::: Entries shown

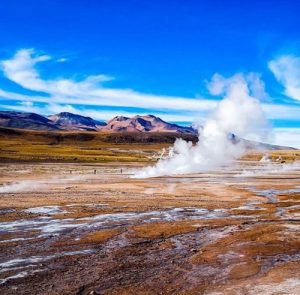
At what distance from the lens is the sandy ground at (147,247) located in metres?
15.4

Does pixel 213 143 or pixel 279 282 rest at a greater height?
pixel 213 143

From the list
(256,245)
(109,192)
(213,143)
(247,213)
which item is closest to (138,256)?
(256,245)

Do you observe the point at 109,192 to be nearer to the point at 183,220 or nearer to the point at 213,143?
the point at 183,220

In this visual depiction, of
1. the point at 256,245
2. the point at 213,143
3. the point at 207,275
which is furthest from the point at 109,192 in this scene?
the point at 213,143

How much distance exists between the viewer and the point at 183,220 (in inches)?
1102

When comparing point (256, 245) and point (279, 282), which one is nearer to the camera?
point (279, 282)

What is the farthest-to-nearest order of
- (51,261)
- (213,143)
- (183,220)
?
1. (213,143)
2. (183,220)
3. (51,261)

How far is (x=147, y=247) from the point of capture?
20609 mm

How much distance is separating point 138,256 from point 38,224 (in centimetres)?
886

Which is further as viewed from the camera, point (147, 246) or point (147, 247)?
point (147, 246)

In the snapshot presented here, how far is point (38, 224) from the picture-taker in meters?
25.8

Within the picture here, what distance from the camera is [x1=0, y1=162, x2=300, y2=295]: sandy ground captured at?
1535 centimetres

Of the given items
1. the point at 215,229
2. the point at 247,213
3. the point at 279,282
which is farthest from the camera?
Result: the point at 247,213

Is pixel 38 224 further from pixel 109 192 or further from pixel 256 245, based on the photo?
pixel 109 192
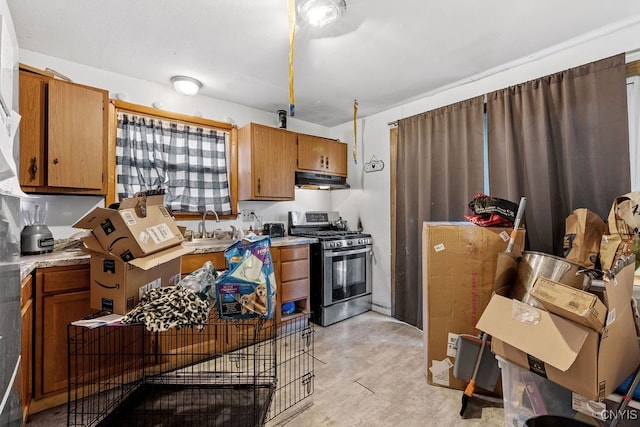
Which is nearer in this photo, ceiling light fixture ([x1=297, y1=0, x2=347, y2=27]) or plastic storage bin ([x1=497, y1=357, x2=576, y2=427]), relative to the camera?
plastic storage bin ([x1=497, y1=357, x2=576, y2=427])

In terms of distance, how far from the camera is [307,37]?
2.08 metres

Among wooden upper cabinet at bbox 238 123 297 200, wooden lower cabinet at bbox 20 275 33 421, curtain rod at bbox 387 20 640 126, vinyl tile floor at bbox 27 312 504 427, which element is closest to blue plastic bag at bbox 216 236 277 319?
vinyl tile floor at bbox 27 312 504 427

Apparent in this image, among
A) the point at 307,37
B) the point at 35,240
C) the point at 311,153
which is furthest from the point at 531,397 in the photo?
the point at 35,240

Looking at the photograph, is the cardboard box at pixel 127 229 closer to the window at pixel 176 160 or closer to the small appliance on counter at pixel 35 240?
the small appliance on counter at pixel 35 240

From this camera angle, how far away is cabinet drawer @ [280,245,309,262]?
9.55 ft

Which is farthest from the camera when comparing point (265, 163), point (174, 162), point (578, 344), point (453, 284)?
point (265, 163)

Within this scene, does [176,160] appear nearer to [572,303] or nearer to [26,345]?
[26,345]

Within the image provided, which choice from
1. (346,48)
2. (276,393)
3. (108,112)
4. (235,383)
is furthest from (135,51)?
(276,393)

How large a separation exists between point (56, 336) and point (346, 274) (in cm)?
251

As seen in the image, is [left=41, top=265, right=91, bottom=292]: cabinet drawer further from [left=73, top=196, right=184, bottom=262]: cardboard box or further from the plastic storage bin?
the plastic storage bin

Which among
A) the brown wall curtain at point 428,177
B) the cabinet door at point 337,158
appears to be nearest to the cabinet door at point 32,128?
the cabinet door at point 337,158

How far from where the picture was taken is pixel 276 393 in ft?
6.46

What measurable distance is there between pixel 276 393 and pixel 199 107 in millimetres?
2841

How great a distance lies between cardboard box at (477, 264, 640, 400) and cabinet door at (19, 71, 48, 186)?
9.96 ft
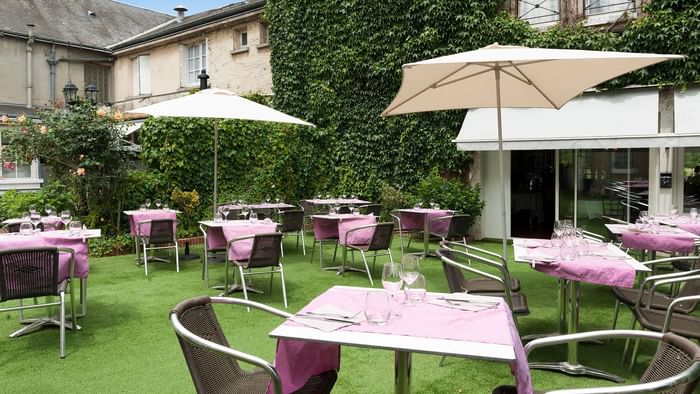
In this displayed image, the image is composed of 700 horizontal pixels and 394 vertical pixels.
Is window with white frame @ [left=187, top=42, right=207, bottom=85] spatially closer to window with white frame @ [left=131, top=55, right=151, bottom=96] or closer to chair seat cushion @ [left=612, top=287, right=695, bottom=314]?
window with white frame @ [left=131, top=55, right=151, bottom=96]

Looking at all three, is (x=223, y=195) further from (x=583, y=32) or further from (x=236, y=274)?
(x=583, y=32)

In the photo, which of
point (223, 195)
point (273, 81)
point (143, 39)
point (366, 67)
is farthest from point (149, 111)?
point (143, 39)

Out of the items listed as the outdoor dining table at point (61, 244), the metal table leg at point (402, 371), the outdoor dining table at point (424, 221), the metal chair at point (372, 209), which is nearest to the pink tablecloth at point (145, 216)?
the outdoor dining table at point (61, 244)

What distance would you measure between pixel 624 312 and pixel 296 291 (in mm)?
3997

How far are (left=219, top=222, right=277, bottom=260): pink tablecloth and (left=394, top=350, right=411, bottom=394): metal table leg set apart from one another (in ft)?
12.9

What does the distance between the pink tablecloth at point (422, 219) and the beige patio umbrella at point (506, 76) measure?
352cm

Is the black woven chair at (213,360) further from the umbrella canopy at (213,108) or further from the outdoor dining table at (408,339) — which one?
the umbrella canopy at (213,108)

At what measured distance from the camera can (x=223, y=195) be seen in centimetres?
1230

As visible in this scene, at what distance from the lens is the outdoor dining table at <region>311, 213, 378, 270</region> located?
Result: 25.1 ft

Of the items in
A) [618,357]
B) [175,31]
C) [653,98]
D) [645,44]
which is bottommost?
[618,357]

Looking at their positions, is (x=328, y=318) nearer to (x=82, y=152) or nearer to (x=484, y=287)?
(x=484, y=287)

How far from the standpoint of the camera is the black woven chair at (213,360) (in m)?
2.22

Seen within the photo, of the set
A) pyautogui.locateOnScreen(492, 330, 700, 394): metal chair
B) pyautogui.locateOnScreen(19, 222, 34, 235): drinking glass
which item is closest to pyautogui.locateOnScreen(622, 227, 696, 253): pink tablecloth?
pyautogui.locateOnScreen(492, 330, 700, 394): metal chair

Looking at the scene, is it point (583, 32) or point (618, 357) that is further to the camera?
point (583, 32)
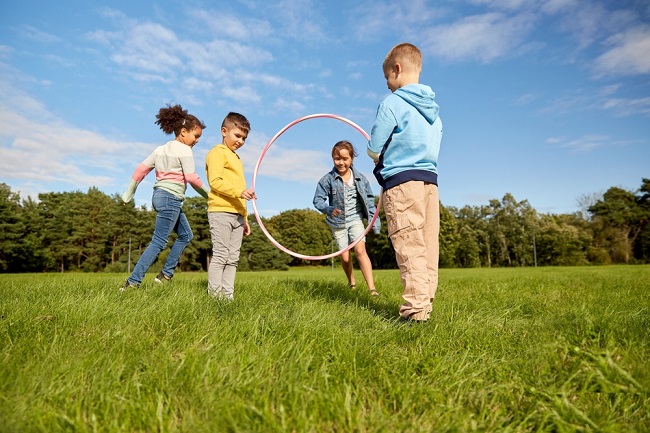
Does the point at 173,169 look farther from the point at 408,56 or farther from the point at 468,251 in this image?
the point at 468,251

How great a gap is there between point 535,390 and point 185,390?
1882 millimetres

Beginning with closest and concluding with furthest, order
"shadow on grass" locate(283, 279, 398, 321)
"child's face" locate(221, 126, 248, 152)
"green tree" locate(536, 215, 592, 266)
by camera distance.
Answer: "shadow on grass" locate(283, 279, 398, 321)
"child's face" locate(221, 126, 248, 152)
"green tree" locate(536, 215, 592, 266)

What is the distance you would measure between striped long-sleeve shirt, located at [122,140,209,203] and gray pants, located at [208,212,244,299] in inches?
36.0

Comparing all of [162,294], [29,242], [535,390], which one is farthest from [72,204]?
[535,390]

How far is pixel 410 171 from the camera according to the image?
13.3ft

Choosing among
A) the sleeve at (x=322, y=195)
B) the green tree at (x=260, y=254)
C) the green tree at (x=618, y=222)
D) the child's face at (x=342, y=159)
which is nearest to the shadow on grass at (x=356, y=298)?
the sleeve at (x=322, y=195)

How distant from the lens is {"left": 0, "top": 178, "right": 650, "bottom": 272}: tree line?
55188 mm

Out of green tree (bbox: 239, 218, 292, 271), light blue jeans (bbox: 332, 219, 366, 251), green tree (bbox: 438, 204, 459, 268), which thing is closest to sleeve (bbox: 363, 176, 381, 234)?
light blue jeans (bbox: 332, 219, 366, 251)

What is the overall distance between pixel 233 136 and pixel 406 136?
248 centimetres

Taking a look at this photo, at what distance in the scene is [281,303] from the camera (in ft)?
15.5

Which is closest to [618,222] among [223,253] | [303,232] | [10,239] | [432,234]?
[303,232]

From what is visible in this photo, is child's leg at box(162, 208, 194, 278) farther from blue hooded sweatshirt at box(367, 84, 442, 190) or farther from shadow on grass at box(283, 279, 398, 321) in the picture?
blue hooded sweatshirt at box(367, 84, 442, 190)

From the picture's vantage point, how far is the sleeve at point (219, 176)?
5277mm

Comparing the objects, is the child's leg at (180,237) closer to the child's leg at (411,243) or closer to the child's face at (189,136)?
the child's face at (189,136)
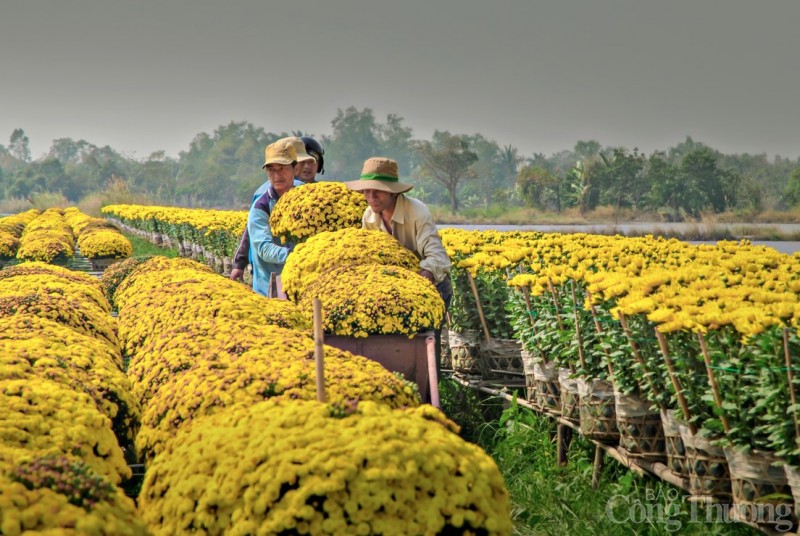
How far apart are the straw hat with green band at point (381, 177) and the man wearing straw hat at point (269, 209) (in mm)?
1129

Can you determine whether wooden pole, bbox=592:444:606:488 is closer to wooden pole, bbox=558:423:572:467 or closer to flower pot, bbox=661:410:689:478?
wooden pole, bbox=558:423:572:467

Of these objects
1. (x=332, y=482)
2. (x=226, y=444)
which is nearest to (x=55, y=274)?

::::::

▶ **The exercise**:
Return the stretch of the listing from the line containing "Which is closest" through the end of the listing, both ends included, with every line copied exactly. Leave the pictures out of your answer.

▶ **Answer to this task**:
Which is closest to [618,222] among [223,253] | [303,232] | [10,239] | [432,234]?
[303,232]

From what is visible in this photo, is child's leg at box(162, 208, 194, 278) farther from blue hooded sweatshirt at box(367, 84, 442, 190) or farther from shadow on grass at box(283, 279, 398, 321) in the picture?
blue hooded sweatshirt at box(367, 84, 442, 190)

From the picture's vantage point, how far is the sleeve at point (219, 176)?
5277mm

Comparing the objects, is the child's leg at (180,237) closer to the child's leg at (411,243) or closer to the child's face at (189,136)?
the child's face at (189,136)
How far apart are the straw hat with green band at point (381, 177) and the man wearing straw hat at point (269, 209) (in mm)?
1129

Can you determine whether wooden pole, bbox=592:444:606:488 is closer to wooden pole, bbox=558:423:572:467 or closer to flower pot, bbox=661:410:689:478?
wooden pole, bbox=558:423:572:467

Of these objects
1. (x=332, y=482)
2. (x=226, y=444)
which is nearest to (x=55, y=274)?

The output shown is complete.